In case someone wasn’t aware, it’s an election year.
The commercials are on during every break in broadcasting. Social media sites are flooded with advertisements and claims from every political source imaginable. Friends, family and even complete strangers argue in the comment sections.
How does a military member negotiate this treacherous path? Easy — follow the Department of Defense guidelines on politics and voting found in DoD Directive 1344.10, “Political Activities by Members of the Armed Forces” and Air Force Instruction 51-902, “Political Activities by Members of the U.S. Air Force.”
“In today’s age, especially with social media, if you’re saying things online or endorsing someone or doing something in a way that’s not in line with the AFI, you could potentially get yourself in trouble,” said Capt. Matthew Cole, 86th Airlift Wing chief of administrative law. “It’s important to know what your rights are, but also what your restrictions are.”
Cole gave the example of someone posting on their Facebook page about their opinion on a presidential candidate. Airmen are within their rights to say they support a candidate, however, they cannot attempt to motivate others to vote for their candidate. Even if an Airman doesn’t use their rank or status as a military member to attract voters to their candidate, attempting to entice voters to a specific candidate is still a violation under Article 92 of the Uniform Code of Military Justice.
The best way avoid any potential pitfall is to put a disclaimer at the end of the post stating that the views and opinions expressed are those of an individual and do not necessarily represent the views and opinions of the Air Force, Cole said.

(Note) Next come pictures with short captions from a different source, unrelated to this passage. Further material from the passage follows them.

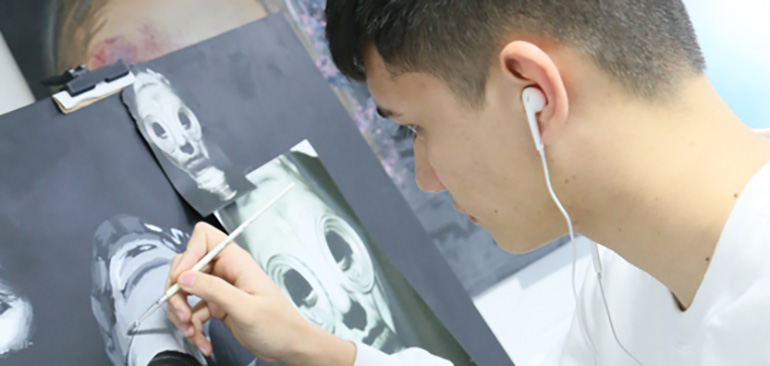 A Fine Art Student working on a drawing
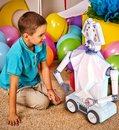 Child playing robot toy. Kid play in primary school. Royalty Free Stock Photo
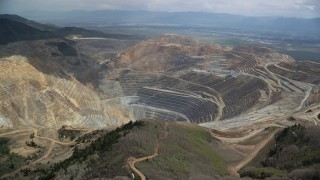 AX130_048 - 6K stock footage aerial video of circling around the Bingham Canyon Mine (Kennecott Copper Mine), Utah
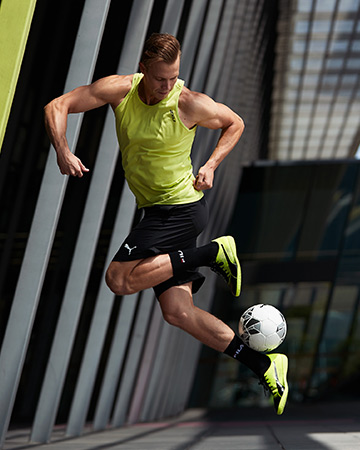 Sam performing soccer skills alongside the Melbourne exhibition Centre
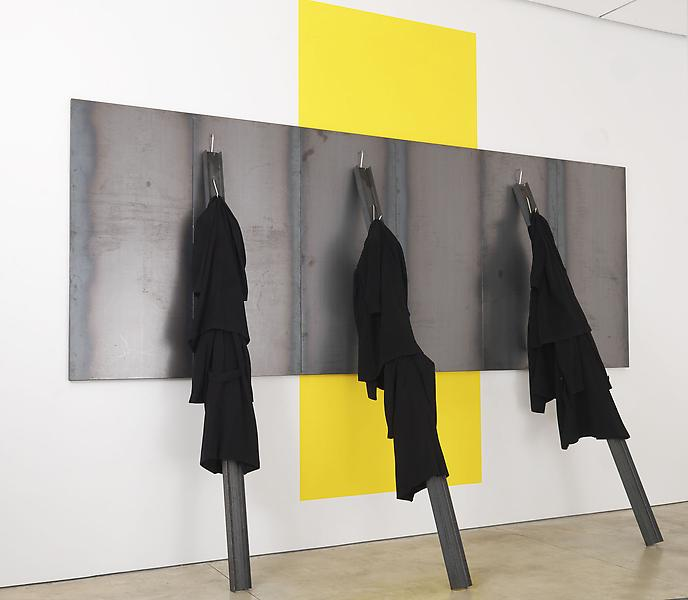Jannis Kounellis UNTITLED 2013 Steel and coats 10 feet 10 inches x 17 feet 8 1/2 inches x 59 inches 330.2 x 539.8 x 149.9 centimeters 130 x 212 1/2 x 59 inches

Airmen should remember that as a military member — in and out of uniform — they are a representative of the armed forces and are subject to the UCMJ.
“Punishments vary depending on the level of the violation,” said Cole. “If you’re in uniform standing next to Candidate A saying, ‘I love this woman,’ that’s a much bigger deal than just saying, ‘I like Candidate B,’ on Facebook. It will be up to what a court decides.”

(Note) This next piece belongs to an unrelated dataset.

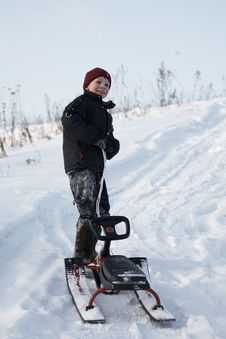 Free A Boy On The Sledge Royalty Free Stock Image - 8033136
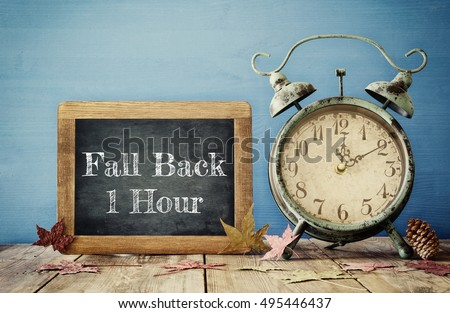 Image of autumn Time Change. Fall back concept. Dry leaves and vintage alarm Clock on  rustic wooden table #495446437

Punishment could be a monetary fine or a reduction in rank, Cole said.
While subject to the UCMJ on or off duty, it doesn’t mean Airmen can’t participate or express their political opinions.
“The general rule whenever putting anything online, or saying or doing anything, is to always remember, am I doing this of my own will and in my own capacity as an individual or am I doing this on behalf of the Air Force,” said Cole. “It’s always important to distinguish yourself and what you’re saying and doing from the Air Force.”
The AFI is a good source of information regarding specific instructions to follow during this political season, said Cole.
AFI 51-902 states Airmen may “Register to vote, vote, and express a personal opinion on political candidates and issues, but not as a representative of the Air Force or DoD.”
It also adds that Airmen may “Promote and encourage others to exercise their voting franchise, if such promotion does not constitute use of their official authority or influence to interfere with the outcome of any election.”
“It’s obviously ok to say, ‘go vote,’” said Cole. “In fact, I’m sure the Air Force would encourage you to encourage others to vote. If you encourage people to vote for a specific candidate, then you’re crossing the line.”
When it talks about not using official position, it means that commanders, first sergeants, superintendents, or supervisors may not force someone to vote. If someone feels intimidated to vote or an Airman feels they might get in trouble, then it’s no longer promoting general voting, it’s more like a threat, said Cole.
Airmen may join political clubs and attend meetings while not in uniform, sign petitions for potential legislation, and write letters to editors or commentaries as long as the letter clearly states that the opinions expressed are those of an individual and not representative of the Air Force or DoD.
“If you can avoid it, don’t sign your name with your rank,” said Cole. “Also, don’t mention that you’re in the Air Force. It’s not necessarily 100 percent not allowed, but it’s just highly encouraged that you distance yourself from the Air Force and make it known that you’re writing this based on your own personal view and not in any way representing the Air Force.”
On the other hand, Airmen may not march or ride in partisan parades, display large political signs, posters or banners, use or allow use of their image as billboards, posters or signs; and more.